I’ve been sitting here thinking about what to write. I have many ideas but nothing I want to commit to at the moment. Would you like to hear about my new favourite toy? Or maybe I should tell you about my most recent discovery? I just don’t know where to start.
All this thinking is making me feel sleepy. I hate feeling sleepy. That groggy feeling and my eyes don’t seem to want to cooperate. Worst of all, I never know what to do about it. I try fussing the sleepiness away, but that doesn’t seem to help.
Mommy sees me getting fussy and she tries to entertain me. She makes funny faces. I like it when mommy makes funny faces but I’m just not in the mood right now. I refuse to make eye contact with mommy so that she knows my heart isn’t in it. Still feeling sleepy though. What to do?
I try rubbing the sleep out of my eyes with the backs of my hands. It’s not helping. I try rubbing harder. Still no less sleepy. I’m getting frustrated and fuss more vigorously but the sleepy feeling is still there.
Mommy brings me my fuzzy blanket. I like my fuzzy blanket. It soothes me. I grab the edge and pull it up to my face. I like the way it feels against my skin but it makes my eyes want to close and that scares me a little. I kick my feet. Maybe I can kick the sleepiness away.

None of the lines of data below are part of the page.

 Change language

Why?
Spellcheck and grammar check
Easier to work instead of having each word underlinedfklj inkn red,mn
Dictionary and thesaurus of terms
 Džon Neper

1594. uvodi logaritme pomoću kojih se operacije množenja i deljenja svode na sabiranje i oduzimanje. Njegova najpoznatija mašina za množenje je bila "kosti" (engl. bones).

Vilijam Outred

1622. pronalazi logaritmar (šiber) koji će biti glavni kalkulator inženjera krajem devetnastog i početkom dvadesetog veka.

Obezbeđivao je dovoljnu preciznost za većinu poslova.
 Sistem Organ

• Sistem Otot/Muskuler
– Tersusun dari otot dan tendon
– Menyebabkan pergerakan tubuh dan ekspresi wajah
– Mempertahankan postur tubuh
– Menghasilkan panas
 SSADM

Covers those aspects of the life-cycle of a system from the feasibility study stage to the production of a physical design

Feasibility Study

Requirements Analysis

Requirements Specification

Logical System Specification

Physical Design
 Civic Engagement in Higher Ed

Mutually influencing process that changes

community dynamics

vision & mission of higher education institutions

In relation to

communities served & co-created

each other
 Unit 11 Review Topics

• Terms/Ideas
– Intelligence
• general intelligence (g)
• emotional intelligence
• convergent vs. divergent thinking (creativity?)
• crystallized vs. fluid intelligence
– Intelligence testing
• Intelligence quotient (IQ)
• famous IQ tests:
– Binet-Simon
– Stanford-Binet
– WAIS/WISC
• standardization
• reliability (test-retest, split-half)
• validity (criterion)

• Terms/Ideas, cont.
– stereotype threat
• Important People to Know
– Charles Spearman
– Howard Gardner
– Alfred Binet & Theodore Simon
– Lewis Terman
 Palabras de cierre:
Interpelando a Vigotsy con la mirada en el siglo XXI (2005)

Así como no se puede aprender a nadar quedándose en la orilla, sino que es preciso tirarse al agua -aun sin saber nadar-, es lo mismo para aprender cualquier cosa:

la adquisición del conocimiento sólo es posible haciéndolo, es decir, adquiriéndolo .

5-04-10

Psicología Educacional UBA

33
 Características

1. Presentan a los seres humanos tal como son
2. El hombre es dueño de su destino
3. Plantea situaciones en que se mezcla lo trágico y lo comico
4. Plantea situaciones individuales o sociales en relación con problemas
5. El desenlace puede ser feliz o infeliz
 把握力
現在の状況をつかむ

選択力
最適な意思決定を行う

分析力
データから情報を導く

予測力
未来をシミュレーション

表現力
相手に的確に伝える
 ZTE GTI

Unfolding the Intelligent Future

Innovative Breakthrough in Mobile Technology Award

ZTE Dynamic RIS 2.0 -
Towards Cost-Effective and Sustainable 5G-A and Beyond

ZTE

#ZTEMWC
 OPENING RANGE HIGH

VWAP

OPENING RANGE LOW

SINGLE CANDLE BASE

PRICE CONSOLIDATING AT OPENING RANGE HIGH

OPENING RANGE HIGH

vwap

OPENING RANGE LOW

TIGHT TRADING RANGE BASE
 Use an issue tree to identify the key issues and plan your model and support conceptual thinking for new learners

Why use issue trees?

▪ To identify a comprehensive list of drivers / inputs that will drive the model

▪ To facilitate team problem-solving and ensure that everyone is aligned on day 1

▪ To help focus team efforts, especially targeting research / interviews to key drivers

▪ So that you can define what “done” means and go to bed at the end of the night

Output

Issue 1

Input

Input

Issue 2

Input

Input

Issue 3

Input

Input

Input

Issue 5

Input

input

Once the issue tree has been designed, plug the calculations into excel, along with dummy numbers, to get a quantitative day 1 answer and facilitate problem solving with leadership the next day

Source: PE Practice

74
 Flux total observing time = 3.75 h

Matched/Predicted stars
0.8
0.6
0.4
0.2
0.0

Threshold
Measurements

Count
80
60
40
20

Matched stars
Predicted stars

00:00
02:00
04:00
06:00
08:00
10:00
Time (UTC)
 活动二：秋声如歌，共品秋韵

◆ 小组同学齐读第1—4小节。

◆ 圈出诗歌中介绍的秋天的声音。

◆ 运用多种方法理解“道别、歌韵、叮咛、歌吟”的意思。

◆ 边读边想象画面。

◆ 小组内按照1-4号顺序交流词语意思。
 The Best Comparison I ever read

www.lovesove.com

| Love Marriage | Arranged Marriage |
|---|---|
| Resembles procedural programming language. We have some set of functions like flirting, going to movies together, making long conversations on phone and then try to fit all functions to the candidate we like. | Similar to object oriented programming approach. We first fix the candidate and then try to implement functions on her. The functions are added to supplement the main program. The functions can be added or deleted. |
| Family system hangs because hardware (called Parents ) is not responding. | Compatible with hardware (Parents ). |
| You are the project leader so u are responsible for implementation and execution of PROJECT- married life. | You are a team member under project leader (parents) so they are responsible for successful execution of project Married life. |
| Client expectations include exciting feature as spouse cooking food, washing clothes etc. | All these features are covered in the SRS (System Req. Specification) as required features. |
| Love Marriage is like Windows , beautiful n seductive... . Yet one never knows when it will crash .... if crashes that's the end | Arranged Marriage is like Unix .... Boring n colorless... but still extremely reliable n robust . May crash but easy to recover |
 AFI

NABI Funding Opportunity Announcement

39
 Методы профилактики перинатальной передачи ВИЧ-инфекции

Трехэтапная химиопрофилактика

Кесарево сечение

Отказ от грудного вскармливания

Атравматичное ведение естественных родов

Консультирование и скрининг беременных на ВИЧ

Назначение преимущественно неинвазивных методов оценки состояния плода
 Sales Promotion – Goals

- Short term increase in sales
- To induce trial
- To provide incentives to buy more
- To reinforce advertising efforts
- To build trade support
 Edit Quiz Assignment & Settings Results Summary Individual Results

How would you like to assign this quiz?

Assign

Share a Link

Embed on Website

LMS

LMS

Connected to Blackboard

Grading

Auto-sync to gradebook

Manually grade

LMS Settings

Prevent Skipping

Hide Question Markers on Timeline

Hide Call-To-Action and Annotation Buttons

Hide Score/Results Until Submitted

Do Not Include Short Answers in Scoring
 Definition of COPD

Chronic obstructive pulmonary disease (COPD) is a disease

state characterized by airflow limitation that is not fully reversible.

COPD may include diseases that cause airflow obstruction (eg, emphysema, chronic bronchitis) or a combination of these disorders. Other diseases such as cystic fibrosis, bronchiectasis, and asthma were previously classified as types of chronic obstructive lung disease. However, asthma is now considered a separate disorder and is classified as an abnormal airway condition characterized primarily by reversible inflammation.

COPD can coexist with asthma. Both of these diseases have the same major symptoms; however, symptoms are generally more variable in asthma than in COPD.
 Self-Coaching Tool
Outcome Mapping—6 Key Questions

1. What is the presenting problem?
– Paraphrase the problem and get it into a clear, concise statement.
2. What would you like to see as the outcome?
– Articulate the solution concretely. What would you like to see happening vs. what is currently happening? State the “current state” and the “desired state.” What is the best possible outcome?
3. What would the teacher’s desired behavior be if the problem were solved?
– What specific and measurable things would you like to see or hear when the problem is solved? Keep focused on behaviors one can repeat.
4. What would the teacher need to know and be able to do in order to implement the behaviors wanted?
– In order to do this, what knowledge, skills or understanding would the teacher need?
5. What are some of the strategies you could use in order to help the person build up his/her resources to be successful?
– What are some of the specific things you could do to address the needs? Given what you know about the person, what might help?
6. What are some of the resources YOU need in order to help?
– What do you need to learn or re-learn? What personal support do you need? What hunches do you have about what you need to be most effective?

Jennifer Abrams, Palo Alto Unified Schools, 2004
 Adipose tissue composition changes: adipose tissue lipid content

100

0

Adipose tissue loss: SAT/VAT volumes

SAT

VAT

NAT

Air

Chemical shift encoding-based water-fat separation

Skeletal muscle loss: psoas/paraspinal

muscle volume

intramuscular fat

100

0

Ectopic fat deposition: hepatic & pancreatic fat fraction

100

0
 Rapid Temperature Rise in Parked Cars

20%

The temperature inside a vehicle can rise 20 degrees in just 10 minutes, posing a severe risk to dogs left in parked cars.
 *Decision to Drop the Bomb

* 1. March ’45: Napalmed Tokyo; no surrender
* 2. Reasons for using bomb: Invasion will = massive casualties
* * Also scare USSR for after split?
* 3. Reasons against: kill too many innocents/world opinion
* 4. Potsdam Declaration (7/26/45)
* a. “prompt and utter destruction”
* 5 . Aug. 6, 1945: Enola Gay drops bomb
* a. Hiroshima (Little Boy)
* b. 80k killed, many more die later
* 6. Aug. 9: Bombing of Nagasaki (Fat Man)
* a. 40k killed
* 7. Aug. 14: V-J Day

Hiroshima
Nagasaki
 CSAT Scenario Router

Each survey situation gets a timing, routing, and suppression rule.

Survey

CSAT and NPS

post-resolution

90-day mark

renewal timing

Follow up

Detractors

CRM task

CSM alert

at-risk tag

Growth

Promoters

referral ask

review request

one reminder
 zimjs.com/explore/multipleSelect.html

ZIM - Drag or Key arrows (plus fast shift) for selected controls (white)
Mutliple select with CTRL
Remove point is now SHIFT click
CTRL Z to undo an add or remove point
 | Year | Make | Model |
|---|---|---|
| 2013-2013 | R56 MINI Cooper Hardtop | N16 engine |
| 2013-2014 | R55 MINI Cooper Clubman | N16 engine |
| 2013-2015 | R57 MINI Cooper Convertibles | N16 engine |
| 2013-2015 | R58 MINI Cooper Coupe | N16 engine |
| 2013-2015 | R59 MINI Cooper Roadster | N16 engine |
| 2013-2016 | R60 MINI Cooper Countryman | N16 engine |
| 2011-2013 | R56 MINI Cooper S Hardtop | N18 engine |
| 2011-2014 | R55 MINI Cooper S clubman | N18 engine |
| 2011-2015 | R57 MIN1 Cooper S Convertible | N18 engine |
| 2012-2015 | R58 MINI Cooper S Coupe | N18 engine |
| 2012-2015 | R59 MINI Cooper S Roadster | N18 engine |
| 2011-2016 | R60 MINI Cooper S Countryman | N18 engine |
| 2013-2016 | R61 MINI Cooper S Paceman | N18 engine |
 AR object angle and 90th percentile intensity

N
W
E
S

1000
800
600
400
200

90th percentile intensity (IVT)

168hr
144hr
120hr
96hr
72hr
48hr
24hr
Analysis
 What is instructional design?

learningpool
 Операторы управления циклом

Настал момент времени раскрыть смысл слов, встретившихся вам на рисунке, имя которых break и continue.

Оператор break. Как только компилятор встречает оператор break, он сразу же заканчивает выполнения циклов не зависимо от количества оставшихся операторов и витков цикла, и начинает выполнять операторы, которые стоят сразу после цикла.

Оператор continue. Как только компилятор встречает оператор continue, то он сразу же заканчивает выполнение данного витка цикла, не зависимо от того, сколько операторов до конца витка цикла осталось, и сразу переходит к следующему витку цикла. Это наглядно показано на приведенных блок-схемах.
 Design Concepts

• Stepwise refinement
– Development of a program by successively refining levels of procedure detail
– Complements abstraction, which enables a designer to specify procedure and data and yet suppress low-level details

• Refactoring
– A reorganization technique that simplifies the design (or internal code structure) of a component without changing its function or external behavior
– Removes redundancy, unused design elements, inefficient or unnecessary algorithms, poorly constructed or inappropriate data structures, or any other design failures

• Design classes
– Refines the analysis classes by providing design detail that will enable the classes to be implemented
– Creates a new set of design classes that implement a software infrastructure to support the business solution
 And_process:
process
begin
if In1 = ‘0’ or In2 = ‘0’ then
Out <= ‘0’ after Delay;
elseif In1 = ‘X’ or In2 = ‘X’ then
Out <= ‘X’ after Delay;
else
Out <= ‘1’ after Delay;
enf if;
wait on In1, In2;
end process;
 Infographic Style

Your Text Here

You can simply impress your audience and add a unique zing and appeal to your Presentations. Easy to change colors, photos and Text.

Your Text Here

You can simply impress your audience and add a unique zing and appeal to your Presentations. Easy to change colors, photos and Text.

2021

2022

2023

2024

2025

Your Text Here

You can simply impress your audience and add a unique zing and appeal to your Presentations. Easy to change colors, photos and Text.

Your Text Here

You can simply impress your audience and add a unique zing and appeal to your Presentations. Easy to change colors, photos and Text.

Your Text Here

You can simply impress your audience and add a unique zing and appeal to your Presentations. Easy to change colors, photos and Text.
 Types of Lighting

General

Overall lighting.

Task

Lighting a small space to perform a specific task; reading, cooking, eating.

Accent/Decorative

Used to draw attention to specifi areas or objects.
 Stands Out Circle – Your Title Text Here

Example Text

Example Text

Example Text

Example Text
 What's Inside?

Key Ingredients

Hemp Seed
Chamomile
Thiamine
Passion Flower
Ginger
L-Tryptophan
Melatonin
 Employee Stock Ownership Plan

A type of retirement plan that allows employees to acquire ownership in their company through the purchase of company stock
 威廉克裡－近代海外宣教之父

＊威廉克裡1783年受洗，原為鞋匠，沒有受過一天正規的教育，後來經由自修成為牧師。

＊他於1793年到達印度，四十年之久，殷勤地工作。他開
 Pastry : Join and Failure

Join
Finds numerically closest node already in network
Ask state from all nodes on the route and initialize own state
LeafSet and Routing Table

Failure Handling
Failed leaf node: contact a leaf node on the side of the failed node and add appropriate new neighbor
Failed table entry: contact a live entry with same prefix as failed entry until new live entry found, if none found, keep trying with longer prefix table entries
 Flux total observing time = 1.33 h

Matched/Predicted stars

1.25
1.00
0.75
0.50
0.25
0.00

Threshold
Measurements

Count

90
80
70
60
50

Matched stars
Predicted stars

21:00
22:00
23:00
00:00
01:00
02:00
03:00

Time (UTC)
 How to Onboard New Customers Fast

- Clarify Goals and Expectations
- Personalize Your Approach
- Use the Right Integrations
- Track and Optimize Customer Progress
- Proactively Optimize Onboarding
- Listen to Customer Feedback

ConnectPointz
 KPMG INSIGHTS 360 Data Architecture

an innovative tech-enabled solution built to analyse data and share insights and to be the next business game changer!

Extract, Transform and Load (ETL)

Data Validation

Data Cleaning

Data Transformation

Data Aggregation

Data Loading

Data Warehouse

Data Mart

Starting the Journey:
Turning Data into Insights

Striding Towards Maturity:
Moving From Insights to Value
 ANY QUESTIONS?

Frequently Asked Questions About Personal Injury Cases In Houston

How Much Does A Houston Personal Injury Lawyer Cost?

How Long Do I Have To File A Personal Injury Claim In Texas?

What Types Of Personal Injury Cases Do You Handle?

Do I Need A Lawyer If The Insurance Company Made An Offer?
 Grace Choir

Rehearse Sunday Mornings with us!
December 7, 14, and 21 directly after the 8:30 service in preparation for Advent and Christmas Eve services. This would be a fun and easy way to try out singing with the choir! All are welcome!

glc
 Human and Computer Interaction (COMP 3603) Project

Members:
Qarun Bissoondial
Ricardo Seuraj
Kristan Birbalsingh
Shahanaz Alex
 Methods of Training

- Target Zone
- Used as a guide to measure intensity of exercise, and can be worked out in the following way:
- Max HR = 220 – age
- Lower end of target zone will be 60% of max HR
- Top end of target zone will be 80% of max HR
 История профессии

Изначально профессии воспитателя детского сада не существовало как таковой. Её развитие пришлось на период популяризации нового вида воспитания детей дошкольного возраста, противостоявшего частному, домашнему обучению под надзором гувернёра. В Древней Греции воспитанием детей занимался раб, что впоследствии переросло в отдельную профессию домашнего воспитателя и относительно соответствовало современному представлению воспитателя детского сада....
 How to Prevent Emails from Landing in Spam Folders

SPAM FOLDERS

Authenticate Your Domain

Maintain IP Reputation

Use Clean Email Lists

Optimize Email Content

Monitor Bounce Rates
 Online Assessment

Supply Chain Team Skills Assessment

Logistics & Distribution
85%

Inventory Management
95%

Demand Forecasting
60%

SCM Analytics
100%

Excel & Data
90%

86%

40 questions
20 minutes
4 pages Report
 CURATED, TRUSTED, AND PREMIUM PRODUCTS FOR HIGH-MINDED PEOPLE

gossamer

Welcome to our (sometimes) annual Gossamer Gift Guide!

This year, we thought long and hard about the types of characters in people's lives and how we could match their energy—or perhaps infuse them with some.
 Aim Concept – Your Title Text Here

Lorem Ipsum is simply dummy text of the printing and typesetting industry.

I’m trying to compose my thoughts for my next blog post but my body isn’t letting me. Why? I don’t understand what’s happening to me. All my kicking and fussing isn’t getting rid of the sleepy feeling. If anything, it might be making it worse. What’s going on? I start to cry.
Mommy wraps me up in my fuzzy blanket and picks me up. She calls me her baby fuss fuss. She speaks quietly and rocks me back and forth. It feels nice and I quiet down. I listen to mommy’s voice and my body starts to feel funny. My eyes close, and I let them. My muscles relax and I allow myself go with the rocking motion; back and forth.
I feel mommy putting me down and I open my eyes. I see the inside of my crib and I hear mommy whispering to me. She tells me I’m a good girl. Mommy strokes my hair. I feel safe and content. My eyes close again. I wonder how I’m going to solve my sleepy problem. I guess that can wait for now. I sigh as I drift off to sleep.